+++ 原始文档

Reasoning Cliff(推理悬崖)
定义
当推理工作负载的 KV cache 增长超过可用 HBM 容量时,inference scheduler 被迫 preempt/recompute/reject 请求的临界点。在 reasoning-centric 工作负载中(OSL ≫ 10k tokens),KV cache 线性增长使 cliff 显著提前到来。
机制
KV Cache 线性增长
| Model | KV/Token (FP16) | 10K tokens × 128 requests |
|---|---|---|
| Llama-405B (Dense, GQA) | ≈1.05 MB | ≈1.3 TB |
| DeepSeek-32B (Dense, GQA) | ≈262 KB | ≈336 GB |
| DeepSeek-R1-671B (MoE, MLA) | Low (compressed) | Moderate |
- Llama-405B: 单卡 H200 (141 GB) 远不够 → 必须 TP=8 聚合
- 8B 模型 20M token output aggregate → 2 TB memory demand
Cliff 的时序行为
Short-output workload: cliff 出现在 decode 晚期,影响有限 Reasoning workload (OSL ≫ 10k): cliff 提前,有时在 prefill 阶段就饱和:
- Batch=5K + long context: KV exhaustion during prefill
- 系统无法 even initialize requests → admission blocking
Scheduler 的反应
- Chunked Prefill: 仅处理子集 prompt tokens/iteration → 防 OOM 但引入 “Start-Up Latency”

++++++
+++ 学习材料

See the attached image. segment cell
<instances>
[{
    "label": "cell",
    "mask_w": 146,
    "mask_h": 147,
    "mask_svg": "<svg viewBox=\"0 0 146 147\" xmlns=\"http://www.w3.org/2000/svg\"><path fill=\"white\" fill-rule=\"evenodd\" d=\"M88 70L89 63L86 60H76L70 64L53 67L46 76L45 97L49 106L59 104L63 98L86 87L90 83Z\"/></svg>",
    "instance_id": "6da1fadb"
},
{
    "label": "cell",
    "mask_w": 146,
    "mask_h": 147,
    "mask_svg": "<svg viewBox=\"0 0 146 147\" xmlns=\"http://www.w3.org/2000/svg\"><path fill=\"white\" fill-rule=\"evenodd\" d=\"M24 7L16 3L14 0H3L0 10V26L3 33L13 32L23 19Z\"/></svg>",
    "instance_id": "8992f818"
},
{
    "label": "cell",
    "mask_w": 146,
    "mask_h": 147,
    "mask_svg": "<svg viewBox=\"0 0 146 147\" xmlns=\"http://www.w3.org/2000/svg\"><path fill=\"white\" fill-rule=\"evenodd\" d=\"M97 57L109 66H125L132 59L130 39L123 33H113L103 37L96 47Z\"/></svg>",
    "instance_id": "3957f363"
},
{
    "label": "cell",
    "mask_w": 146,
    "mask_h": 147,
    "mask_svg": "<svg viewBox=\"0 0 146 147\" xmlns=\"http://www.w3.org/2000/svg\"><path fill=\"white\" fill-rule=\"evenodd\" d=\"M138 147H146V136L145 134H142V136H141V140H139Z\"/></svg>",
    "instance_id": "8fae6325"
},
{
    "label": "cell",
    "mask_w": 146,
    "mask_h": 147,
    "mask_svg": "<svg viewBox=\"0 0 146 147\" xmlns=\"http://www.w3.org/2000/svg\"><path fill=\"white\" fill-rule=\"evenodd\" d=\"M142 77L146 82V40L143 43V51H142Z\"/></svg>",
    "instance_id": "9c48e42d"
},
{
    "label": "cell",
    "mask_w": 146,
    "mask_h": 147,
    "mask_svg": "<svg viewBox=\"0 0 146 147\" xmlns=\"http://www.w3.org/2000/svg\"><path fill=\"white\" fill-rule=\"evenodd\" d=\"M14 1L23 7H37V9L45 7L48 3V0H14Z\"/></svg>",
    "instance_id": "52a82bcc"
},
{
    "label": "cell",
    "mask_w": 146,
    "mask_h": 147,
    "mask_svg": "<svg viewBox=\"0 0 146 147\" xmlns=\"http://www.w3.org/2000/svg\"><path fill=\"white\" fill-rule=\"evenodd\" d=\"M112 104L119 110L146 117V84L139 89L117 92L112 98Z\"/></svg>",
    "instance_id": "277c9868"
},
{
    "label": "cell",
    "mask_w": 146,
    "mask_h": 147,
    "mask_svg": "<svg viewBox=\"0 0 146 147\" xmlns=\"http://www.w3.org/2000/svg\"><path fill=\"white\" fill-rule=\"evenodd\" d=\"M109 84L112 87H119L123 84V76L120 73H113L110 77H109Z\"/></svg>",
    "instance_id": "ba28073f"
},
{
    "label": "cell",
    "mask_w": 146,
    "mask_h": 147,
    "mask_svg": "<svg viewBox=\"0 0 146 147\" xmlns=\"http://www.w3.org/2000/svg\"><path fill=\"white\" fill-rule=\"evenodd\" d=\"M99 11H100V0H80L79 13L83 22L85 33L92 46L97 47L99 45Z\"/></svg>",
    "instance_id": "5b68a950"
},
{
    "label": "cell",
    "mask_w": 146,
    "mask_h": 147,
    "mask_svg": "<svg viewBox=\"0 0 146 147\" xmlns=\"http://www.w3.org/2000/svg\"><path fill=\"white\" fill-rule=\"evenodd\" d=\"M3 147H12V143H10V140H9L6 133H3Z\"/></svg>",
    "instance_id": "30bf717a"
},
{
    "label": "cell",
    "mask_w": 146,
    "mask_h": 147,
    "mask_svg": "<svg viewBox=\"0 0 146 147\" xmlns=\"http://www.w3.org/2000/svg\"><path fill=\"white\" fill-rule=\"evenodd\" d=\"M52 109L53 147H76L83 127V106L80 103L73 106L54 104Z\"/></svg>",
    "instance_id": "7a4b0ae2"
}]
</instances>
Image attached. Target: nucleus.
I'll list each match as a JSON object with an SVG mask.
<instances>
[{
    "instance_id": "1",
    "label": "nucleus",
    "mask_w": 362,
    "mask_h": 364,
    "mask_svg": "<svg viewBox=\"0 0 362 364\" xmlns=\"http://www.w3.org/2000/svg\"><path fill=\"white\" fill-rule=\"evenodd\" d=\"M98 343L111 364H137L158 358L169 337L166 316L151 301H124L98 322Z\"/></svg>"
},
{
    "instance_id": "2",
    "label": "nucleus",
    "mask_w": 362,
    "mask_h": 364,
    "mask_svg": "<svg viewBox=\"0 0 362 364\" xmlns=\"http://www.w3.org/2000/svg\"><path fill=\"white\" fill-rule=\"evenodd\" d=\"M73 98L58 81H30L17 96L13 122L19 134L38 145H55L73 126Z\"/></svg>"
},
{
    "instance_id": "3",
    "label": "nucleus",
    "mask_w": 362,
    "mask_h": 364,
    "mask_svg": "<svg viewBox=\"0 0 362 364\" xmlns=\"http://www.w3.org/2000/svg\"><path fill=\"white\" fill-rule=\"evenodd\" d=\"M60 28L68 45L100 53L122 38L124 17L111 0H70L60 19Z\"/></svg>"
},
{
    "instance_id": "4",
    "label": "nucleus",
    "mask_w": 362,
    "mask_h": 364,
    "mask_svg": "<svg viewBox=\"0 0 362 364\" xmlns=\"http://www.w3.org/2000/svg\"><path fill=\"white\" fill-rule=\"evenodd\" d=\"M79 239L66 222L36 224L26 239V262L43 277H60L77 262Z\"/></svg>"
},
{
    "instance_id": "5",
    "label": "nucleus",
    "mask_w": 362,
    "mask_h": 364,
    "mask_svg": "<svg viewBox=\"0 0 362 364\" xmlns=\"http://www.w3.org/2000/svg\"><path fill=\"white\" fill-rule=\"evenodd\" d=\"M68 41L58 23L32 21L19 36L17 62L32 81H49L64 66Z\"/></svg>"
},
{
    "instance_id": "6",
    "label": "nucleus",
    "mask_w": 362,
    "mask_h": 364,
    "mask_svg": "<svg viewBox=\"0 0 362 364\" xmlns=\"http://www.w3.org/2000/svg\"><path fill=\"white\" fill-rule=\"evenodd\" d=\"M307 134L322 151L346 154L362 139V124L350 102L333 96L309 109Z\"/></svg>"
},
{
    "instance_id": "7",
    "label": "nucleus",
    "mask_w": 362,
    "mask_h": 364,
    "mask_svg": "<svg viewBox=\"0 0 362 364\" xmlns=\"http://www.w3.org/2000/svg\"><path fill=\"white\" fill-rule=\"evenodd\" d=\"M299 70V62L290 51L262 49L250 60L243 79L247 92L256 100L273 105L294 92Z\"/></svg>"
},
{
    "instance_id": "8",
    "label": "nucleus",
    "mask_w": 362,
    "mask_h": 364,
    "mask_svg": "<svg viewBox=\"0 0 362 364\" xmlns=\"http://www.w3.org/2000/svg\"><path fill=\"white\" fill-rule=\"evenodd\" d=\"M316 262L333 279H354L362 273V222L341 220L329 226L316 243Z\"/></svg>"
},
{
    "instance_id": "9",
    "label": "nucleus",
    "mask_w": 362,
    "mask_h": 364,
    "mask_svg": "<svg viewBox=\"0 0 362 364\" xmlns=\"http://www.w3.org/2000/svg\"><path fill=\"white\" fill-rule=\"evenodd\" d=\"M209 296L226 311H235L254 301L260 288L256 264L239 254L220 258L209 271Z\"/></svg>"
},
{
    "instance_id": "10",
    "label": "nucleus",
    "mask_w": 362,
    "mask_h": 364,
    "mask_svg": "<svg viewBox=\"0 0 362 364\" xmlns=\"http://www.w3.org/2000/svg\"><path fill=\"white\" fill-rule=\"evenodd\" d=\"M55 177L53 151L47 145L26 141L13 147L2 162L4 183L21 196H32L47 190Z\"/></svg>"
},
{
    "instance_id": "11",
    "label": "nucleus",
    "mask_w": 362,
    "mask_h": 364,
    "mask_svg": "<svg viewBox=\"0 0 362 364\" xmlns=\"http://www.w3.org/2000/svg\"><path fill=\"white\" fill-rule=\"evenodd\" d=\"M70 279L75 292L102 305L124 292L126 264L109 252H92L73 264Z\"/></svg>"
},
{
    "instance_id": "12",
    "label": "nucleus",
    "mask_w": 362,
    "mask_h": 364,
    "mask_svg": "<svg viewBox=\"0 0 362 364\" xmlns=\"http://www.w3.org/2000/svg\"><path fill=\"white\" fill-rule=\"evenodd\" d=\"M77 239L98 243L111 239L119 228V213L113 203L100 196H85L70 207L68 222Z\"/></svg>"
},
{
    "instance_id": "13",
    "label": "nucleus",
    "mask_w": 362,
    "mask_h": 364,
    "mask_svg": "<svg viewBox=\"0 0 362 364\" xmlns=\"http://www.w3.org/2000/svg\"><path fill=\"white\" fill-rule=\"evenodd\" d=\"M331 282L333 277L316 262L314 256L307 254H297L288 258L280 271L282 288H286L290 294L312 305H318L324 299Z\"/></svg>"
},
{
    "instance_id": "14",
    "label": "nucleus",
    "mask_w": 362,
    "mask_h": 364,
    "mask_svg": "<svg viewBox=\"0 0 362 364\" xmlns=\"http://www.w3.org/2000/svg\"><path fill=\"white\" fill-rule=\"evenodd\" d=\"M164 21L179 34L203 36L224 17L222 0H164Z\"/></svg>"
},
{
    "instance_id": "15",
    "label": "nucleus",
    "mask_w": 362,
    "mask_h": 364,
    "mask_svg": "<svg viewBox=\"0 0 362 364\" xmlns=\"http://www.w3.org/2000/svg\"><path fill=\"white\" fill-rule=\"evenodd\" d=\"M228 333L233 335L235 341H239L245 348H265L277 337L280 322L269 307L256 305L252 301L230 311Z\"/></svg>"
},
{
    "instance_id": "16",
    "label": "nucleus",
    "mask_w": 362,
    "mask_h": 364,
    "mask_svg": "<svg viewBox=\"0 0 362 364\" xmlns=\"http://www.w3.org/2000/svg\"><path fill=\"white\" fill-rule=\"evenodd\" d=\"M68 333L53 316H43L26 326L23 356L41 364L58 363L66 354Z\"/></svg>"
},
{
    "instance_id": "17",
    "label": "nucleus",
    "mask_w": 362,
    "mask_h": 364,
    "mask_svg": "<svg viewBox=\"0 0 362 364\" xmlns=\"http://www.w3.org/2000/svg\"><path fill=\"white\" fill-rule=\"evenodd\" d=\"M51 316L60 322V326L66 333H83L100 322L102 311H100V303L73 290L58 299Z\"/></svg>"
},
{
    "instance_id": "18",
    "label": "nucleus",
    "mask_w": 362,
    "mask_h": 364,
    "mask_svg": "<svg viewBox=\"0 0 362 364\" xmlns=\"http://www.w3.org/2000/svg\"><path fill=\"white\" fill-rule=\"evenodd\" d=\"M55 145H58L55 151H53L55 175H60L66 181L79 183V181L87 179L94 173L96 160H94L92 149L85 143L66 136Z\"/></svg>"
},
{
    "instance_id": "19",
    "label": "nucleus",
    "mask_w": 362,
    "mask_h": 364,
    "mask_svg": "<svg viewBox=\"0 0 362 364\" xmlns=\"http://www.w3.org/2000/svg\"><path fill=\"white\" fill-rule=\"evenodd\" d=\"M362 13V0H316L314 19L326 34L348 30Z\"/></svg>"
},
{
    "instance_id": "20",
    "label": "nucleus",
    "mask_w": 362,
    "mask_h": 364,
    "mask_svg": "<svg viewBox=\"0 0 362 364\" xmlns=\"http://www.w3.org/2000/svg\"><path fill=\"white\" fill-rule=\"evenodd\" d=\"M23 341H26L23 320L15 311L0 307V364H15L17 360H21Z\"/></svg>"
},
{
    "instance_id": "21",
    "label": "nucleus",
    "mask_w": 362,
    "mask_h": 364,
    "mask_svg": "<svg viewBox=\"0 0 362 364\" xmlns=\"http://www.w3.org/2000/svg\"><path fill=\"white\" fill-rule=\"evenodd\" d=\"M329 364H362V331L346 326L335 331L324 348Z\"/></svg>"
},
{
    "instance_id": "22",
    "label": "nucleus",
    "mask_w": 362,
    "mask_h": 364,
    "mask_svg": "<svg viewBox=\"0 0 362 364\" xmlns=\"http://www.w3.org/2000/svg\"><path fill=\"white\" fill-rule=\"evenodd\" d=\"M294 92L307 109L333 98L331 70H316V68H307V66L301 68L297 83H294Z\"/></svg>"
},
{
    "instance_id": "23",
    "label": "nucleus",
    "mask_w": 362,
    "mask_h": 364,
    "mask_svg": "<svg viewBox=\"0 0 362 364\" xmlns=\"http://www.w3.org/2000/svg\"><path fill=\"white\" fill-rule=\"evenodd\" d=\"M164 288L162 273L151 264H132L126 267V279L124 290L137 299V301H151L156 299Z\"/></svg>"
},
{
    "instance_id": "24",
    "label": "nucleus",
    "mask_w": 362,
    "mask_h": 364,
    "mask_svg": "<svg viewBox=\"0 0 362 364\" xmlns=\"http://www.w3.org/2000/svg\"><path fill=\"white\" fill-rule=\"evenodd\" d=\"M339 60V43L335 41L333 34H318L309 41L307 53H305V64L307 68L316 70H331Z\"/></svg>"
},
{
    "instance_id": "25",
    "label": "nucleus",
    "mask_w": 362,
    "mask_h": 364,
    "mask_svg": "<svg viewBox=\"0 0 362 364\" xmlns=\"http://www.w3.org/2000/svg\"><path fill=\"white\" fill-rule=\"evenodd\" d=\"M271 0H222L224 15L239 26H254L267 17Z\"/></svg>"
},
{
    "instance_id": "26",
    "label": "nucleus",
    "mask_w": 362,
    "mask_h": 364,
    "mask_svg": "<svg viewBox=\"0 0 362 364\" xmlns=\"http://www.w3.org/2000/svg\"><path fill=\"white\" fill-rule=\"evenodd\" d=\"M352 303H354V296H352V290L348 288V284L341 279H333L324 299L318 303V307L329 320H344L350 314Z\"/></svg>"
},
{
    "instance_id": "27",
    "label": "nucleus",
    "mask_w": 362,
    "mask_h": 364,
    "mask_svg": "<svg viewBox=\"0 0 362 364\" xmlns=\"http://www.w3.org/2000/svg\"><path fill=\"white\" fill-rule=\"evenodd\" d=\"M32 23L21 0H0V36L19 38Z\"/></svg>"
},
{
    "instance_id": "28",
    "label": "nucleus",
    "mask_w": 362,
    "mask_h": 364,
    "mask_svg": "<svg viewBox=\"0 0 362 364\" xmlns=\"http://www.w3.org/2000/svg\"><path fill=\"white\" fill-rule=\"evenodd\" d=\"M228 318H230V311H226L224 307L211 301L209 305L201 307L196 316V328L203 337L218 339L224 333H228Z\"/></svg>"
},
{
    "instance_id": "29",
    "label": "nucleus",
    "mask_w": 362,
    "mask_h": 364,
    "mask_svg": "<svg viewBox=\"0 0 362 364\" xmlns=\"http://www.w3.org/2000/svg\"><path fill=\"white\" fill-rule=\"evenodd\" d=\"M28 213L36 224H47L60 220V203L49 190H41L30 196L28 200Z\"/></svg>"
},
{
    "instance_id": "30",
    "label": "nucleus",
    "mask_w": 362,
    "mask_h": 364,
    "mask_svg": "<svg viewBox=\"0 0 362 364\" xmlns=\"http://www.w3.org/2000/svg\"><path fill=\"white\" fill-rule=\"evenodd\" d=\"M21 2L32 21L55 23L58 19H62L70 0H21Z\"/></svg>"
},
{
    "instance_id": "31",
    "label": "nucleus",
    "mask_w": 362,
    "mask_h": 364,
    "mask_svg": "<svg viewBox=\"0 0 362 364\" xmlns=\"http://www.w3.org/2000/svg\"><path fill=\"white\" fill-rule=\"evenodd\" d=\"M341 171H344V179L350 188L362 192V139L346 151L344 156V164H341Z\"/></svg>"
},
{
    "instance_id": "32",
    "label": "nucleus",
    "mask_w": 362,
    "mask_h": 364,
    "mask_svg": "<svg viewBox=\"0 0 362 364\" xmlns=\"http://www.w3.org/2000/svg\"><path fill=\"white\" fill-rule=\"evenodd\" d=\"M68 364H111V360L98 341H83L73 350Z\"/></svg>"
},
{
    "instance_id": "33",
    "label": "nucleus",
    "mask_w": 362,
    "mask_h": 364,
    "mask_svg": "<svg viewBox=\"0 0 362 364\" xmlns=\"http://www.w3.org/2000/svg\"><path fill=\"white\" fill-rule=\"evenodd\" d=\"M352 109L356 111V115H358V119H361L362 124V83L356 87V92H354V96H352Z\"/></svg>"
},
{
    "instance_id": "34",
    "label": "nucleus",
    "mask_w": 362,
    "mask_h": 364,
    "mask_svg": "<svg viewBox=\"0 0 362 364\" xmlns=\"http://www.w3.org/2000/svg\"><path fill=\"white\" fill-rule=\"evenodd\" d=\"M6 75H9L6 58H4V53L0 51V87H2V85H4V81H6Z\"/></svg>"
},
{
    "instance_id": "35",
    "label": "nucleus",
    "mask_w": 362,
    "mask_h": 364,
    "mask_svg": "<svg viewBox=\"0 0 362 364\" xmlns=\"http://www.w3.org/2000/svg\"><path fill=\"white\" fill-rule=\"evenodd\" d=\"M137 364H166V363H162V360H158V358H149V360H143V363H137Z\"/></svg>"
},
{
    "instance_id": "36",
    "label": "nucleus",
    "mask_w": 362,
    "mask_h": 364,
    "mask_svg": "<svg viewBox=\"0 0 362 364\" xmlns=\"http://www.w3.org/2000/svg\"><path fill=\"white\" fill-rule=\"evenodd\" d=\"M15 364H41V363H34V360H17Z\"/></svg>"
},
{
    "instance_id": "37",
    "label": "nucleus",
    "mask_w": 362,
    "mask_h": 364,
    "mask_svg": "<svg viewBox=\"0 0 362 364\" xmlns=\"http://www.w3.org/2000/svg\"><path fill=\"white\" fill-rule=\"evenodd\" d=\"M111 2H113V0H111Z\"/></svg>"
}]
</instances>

++++++

## 练习要求
A. 用两句话概括推理悬崖说明的内容。
B. 照原文抄录推理悬崖说明中从"Reasoning Cliff(推理悬崖)"到"线性增长使 cliff 显著提前到来。"的这一段。
C. 把推理悬崖说明中的这句话译成英文:"在 reasoning-centric 工作负载中(OSL ≫ 10k tokens),KV cache 线性增长使 cliff 显著提前到来。"
作答时只依据推理悬崖说明本身。

## 参考答案
A. 推理悬崖是指推理工作负载的 KV cache 增长超过可用 HBM 容量,迫使推理调度器抢占、重算或拒绝请求的临界点。在输出远超 10k tokens 的推理型负载中,它会显著提前到来,有时在 prefill 阶段就已饱和;调度器可用 Chunked Prefill 每次迭代只处理部分提示词 token 来防止 OOM,但这会引入"Start-Up Latency"。

B.
Reasoning Cliff(推理悬崖)
定义
当推理工作负载的 KV cache 增长超过可用 HBM 容量时,inference scheduler 被迫 preempt/recompute/reject 请求的临界点。在 reasoning-centric 工作负载中(OSL ≫ 10k tokens),KV cache 线性增长使 cliff 显著提前到来。

C. In reasoning-centric workloads (OSL ≫ 10k tokens), the linear growth of the KV cache makes the cliff arrive significantly earlier.